What am I arguing for here? Well, I am just saying that Perl works
"well enough" at the moment, and there's a lot of code out there that
is "good enough" and does the job it was written to do, and all that
will break when Perl 6 becomes the "standard". Ok, so Perl 5 will
still be supported, but was it really so necessary to do the total
rewrite and break the old code?
Even if Perl 6 has a compatibility mode that allows Perl 5 scripts
to run, there is still a big headache for programmers: Do they develop
using the new features in Perl 6, thus ensuring that their script will
not run on machines with Perl 5 installed? Or do they stay with the
Perl 5 features, and thus eschew the benefits of the new version? This
would, of course, be true of any language that is being actively
developed. But the point is that there is a real cost here, because
Perl 5 has become effectively a "standard" that many, many people
write to. In the past, the changes to Perl have been mostly small
additions here and there, but not fundamental changes to the language
and underlying interpreter. Many scripts rely on the small
idiosynchrasies of Perl 5 (for better or worse). Will it be possible
to reproduce all of those idiosynchrasies in Perl 6 "compatibility"
mode, given that it's rewritten code? Probably not. Perl 6 will be a
fantastic language, no doubt - but the point here is simply that there
is a cost involved with making such radical changes to a
well-established standard.

**EXERCISE AIM:**
Write out the passage on Perl 6 again, everything from "mode, given that" down to "well-established standard.", swapping "radical" for "sweeping".

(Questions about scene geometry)
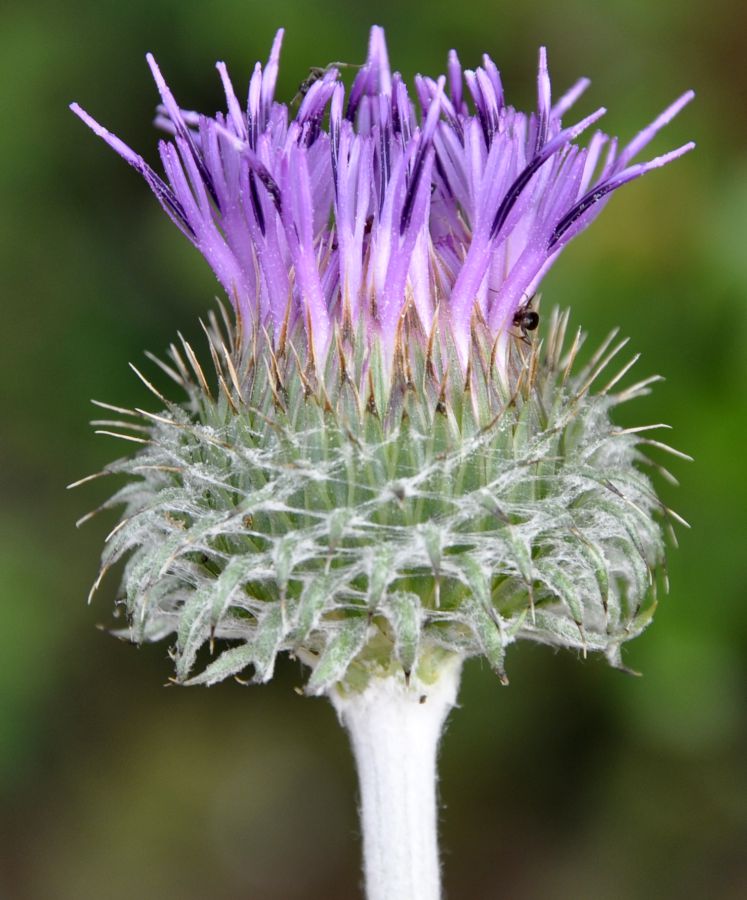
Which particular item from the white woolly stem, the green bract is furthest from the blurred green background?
the green bract

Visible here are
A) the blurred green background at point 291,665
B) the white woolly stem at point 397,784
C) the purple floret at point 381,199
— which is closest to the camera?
the purple floret at point 381,199

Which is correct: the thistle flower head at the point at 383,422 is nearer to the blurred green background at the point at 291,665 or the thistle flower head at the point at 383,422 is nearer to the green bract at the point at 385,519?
the green bract at the point at 385,519

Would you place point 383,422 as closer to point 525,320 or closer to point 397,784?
point 525,320

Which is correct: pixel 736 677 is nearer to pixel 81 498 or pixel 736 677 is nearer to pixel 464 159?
pixel 464 159

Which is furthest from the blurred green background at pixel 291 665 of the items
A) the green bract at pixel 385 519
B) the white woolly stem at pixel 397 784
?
the green bract at pixel 385 519

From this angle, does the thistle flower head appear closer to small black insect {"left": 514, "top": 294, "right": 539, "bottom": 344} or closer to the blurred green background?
small black insect {"left": 514, "top": 294, "right": 539, "bottom": 344}

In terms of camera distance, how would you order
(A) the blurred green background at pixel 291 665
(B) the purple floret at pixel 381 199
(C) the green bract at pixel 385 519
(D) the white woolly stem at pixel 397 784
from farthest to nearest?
(A) the blurred green background at pixel 291 665, (D) the white woolly stem at pixel 397 784, (B) the purple floret at pixel 381 199, (C) the green bract at pixel 385 519

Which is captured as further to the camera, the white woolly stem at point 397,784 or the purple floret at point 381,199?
the white woolly stem at point 397,784

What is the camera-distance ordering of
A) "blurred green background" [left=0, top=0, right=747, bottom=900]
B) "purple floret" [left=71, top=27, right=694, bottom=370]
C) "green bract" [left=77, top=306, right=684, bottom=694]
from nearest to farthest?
1. "green bract" [left=77, top=306, right=684, bottom=694]
2. "purple floret" [left=71, top=27, right=694, bottom=370]
3. "blurred green background" [left=0, top=0, right=747, bottom=900]
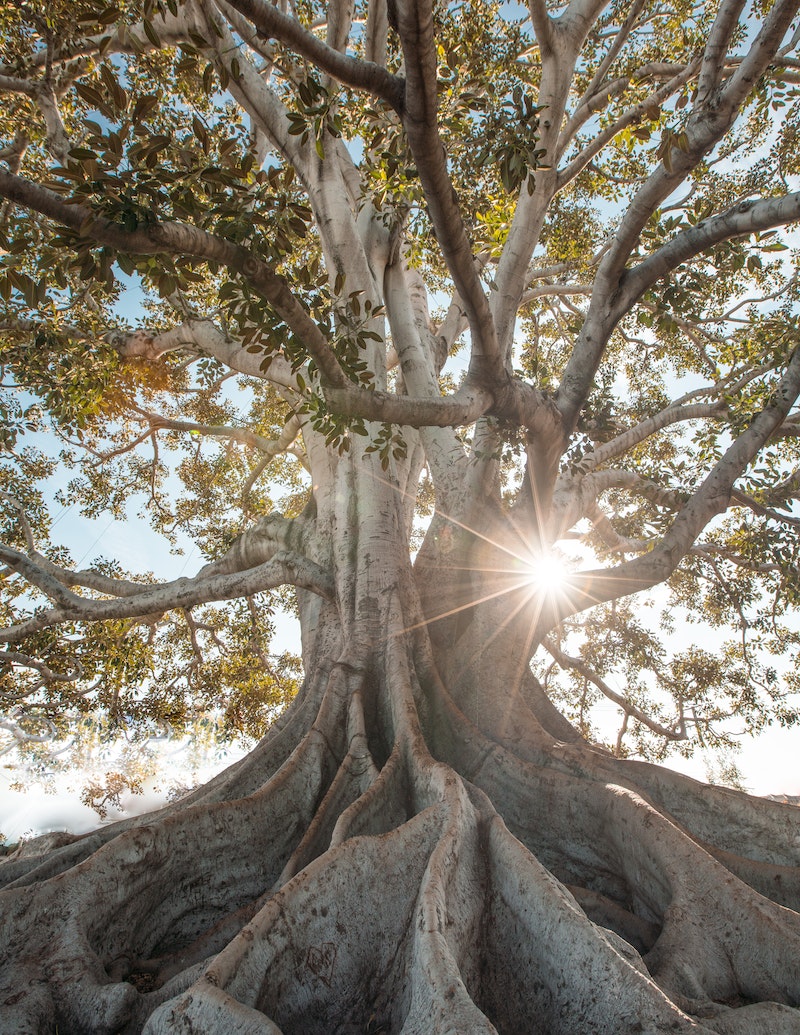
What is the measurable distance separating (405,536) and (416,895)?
11.4 ft

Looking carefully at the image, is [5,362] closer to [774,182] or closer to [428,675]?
[428,675]

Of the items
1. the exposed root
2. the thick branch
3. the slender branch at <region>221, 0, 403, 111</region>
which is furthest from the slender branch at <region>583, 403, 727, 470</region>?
the slender branch at <region>221, 0, 403, 111</region>

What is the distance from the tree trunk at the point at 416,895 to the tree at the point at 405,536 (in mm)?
16

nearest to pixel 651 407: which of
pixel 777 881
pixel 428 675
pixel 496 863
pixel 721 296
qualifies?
pixel 721 296

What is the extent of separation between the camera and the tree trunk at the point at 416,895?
1885mm

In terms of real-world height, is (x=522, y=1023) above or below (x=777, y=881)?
below

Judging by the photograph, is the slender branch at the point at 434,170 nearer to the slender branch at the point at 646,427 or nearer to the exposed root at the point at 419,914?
the exposed root at the point at 419,914

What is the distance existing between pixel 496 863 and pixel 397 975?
58cm

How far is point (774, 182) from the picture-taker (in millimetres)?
7301

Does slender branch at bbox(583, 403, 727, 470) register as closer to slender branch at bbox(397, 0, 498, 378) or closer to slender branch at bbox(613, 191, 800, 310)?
slender branch at bbox(613, 191, 800, 310)

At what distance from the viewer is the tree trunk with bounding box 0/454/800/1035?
1885 millimetres

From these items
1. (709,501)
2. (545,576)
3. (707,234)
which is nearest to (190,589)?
(545,576)

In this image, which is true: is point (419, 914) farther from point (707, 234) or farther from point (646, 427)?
point (646, 427)

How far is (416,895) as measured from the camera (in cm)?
245
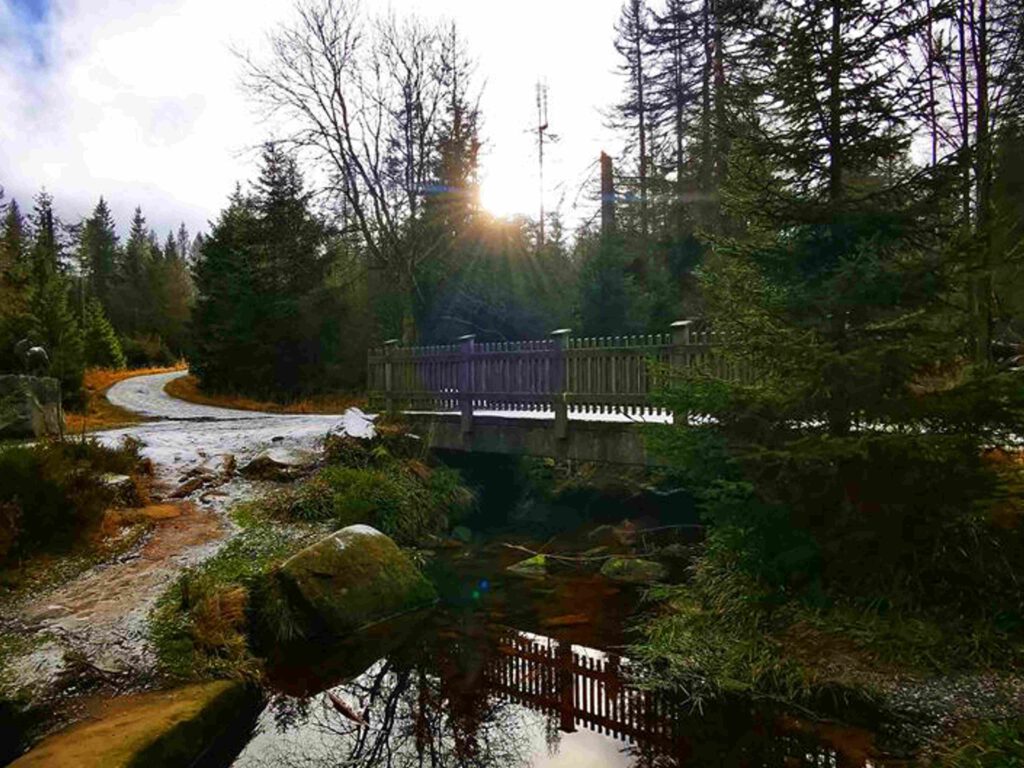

**WRITTEN RESPONSE:**
mode, given that it's rewritten code? Probably not. Perl 6 will be a
fantastic language, no doubt - but the point here is simply that there
is a cost involved with making such sweeping changes to a
well-established standard.